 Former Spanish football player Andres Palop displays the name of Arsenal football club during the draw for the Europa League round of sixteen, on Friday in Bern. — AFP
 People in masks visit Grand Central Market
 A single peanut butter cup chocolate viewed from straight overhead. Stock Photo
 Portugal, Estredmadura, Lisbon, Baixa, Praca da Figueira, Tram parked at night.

========

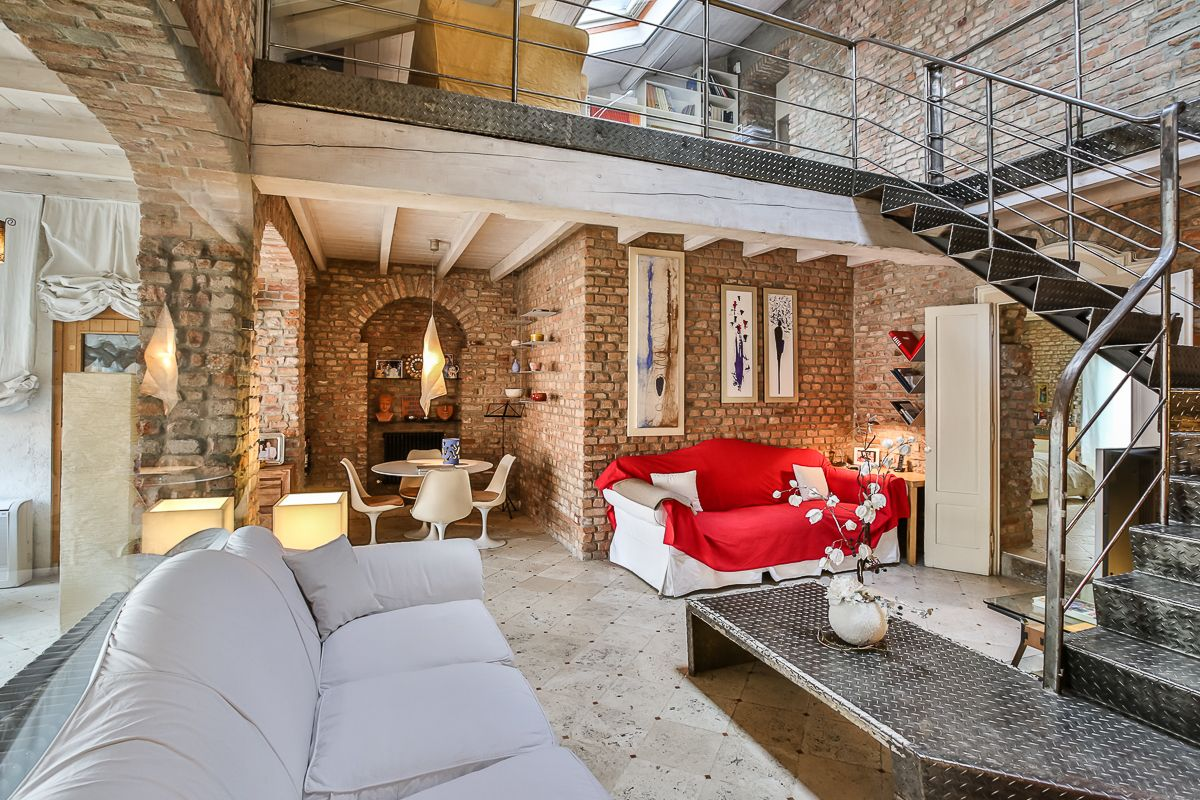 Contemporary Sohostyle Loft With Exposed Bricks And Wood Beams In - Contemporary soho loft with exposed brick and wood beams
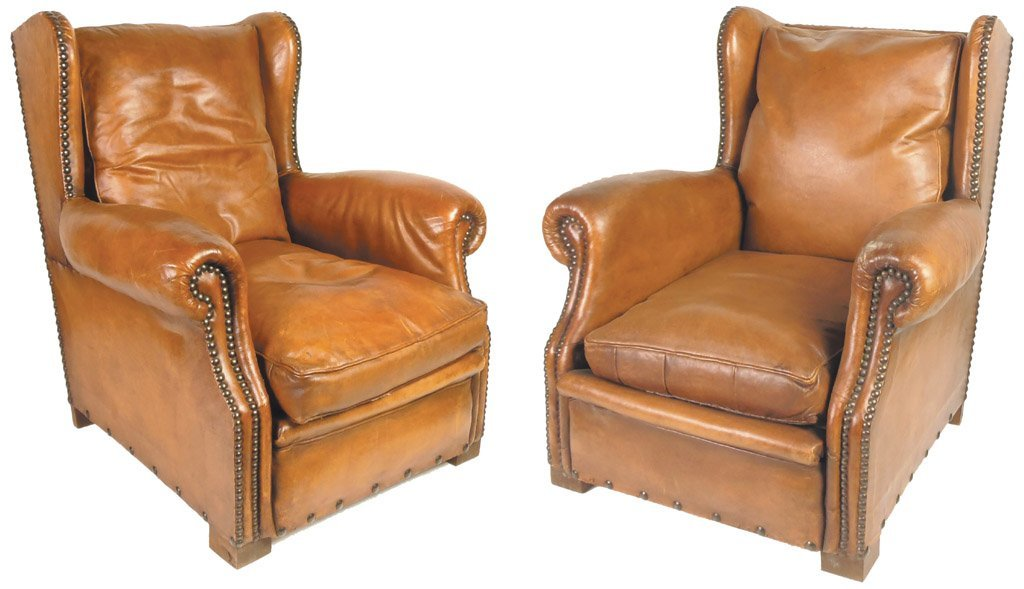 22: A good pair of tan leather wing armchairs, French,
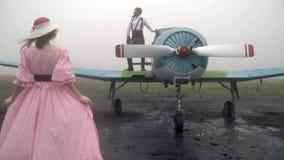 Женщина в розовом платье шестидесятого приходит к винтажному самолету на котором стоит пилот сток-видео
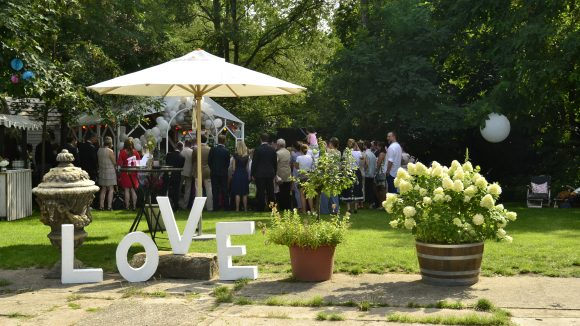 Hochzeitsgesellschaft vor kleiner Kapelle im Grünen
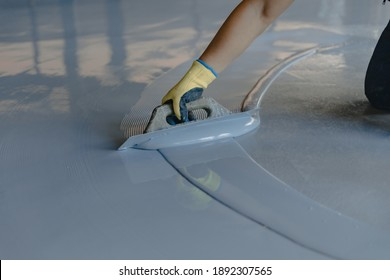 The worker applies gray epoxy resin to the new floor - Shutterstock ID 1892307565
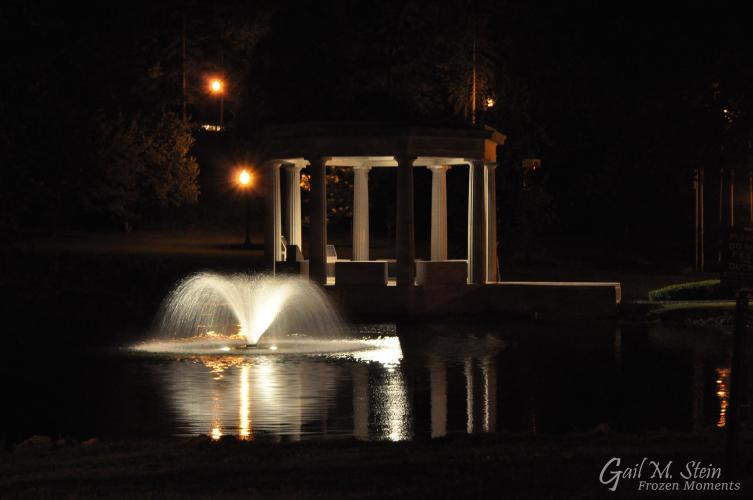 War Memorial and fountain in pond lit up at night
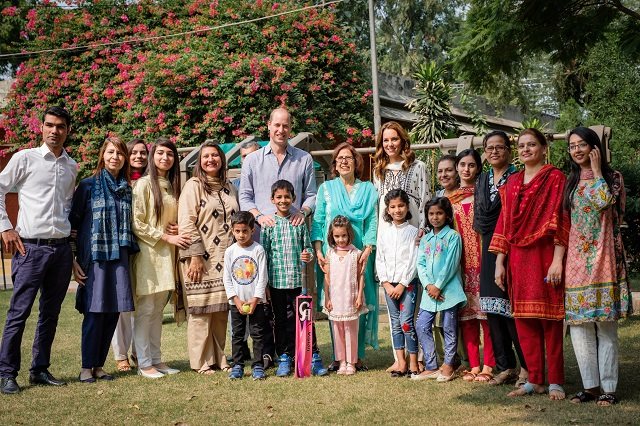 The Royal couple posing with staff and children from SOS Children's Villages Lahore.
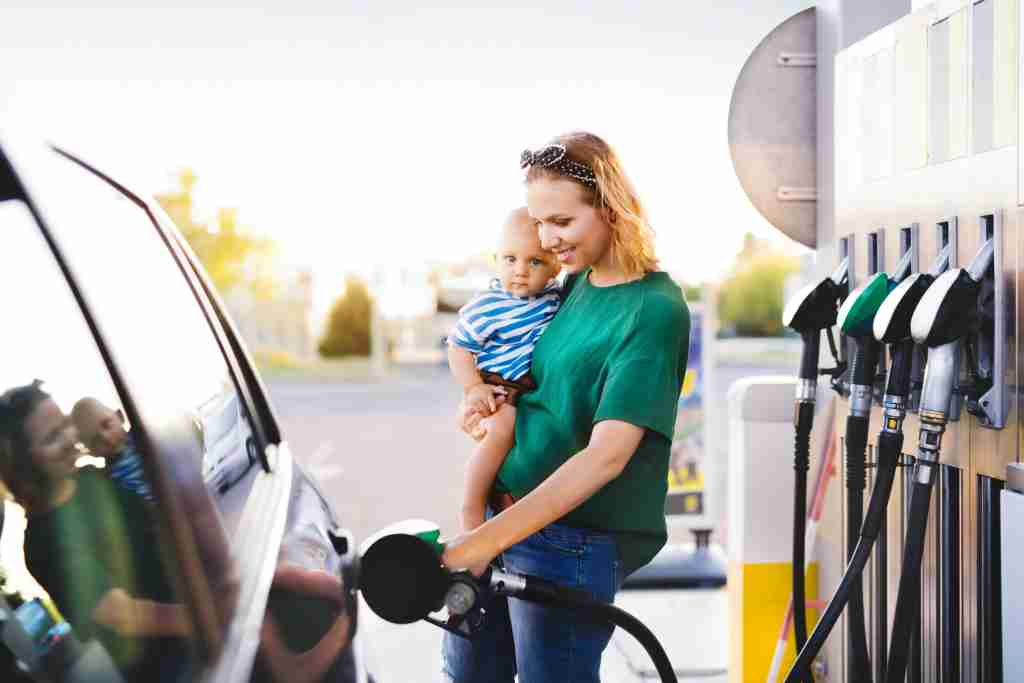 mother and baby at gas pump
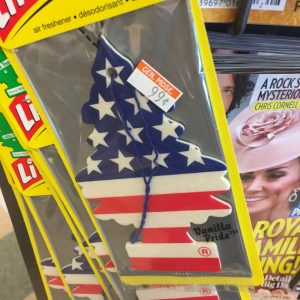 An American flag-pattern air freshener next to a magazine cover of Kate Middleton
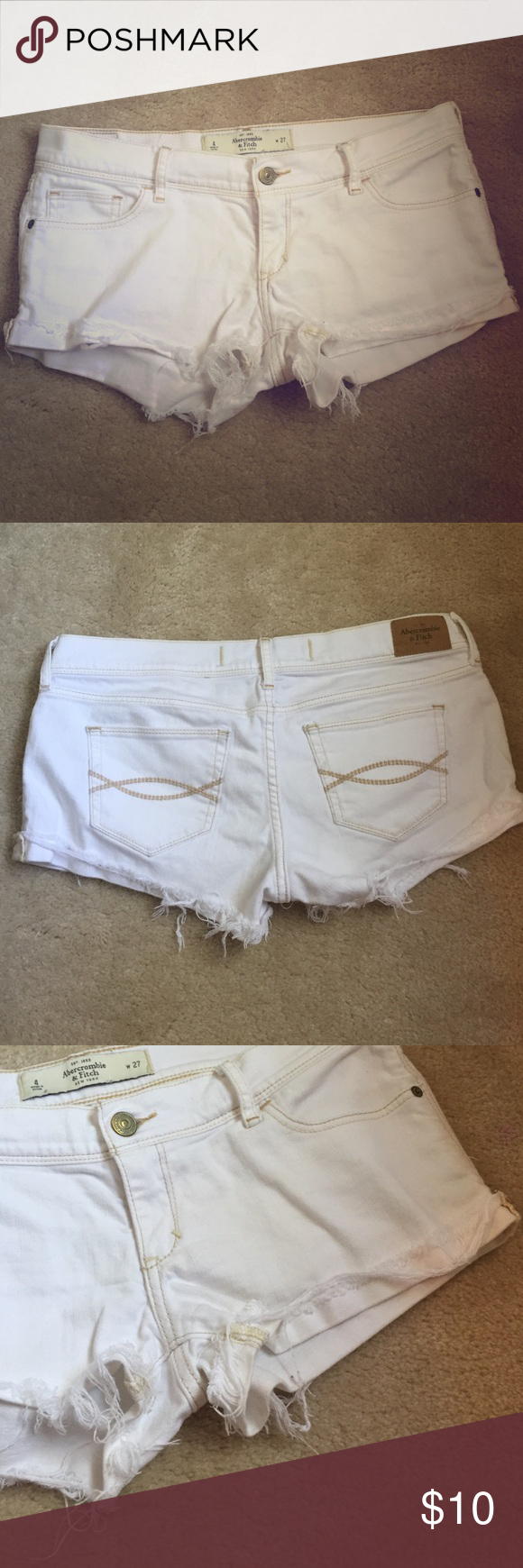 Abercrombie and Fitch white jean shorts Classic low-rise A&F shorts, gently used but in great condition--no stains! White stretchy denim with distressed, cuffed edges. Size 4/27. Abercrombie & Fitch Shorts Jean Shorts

========

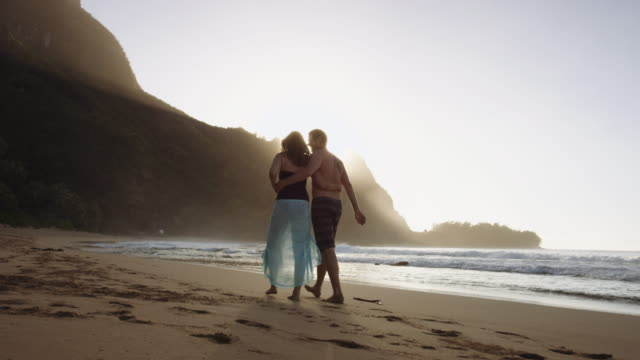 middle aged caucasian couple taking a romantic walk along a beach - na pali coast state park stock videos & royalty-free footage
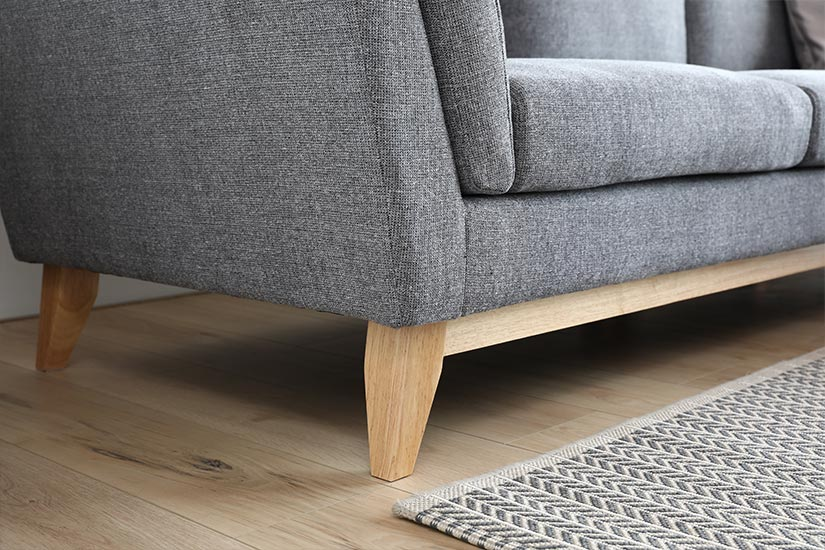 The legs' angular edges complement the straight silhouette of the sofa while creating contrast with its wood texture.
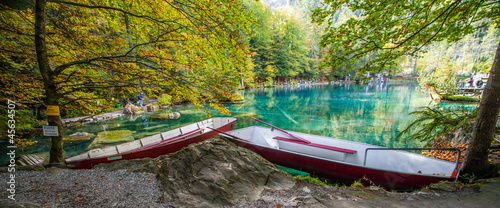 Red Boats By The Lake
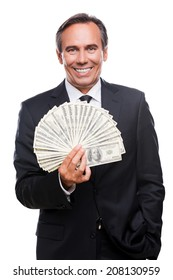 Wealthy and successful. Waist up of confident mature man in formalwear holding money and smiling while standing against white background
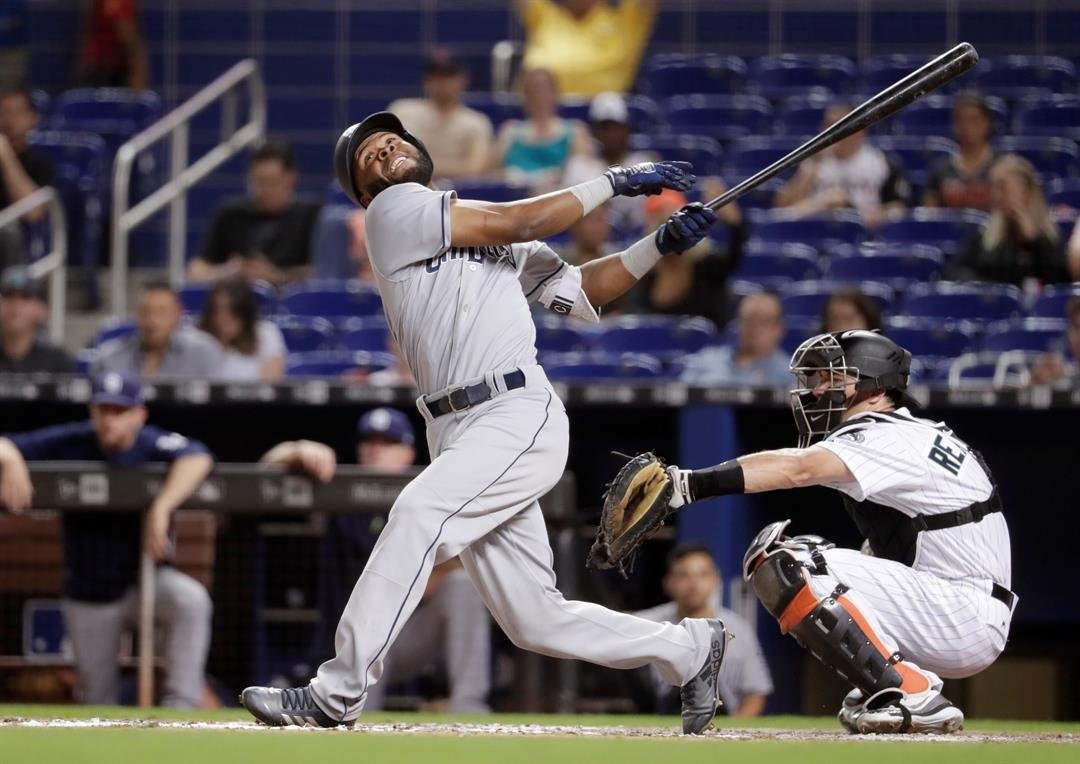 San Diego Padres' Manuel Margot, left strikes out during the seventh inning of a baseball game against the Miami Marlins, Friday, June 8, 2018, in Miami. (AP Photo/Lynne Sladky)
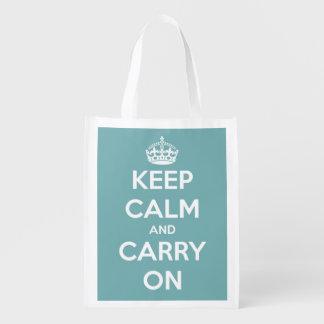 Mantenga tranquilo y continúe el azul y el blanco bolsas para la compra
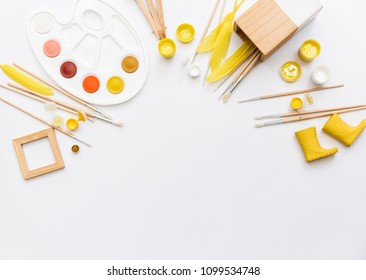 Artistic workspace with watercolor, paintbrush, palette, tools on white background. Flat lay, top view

========

_Activity_
Every line from the line containing "Former Spanish football" through the line containing "Portugal, Estredmadura, Lisbon, Baixa, Praca" in the records above must be retyped exactly. Leave out the rest.

_Written answer_
 Former Spanish football player Andres Palop displays the name of Arsenal football club during the draw for the Europa League round of sixteen, on Friday in Bern. — AFP
 People in masks visit Grand Central Market
 A single peanut butter cup chocolate viewed from straight overhead. Stock Photo
 Portugal, Estredmadura, Lisbon, Baixa, Praca da Figueira, Tram parked at night.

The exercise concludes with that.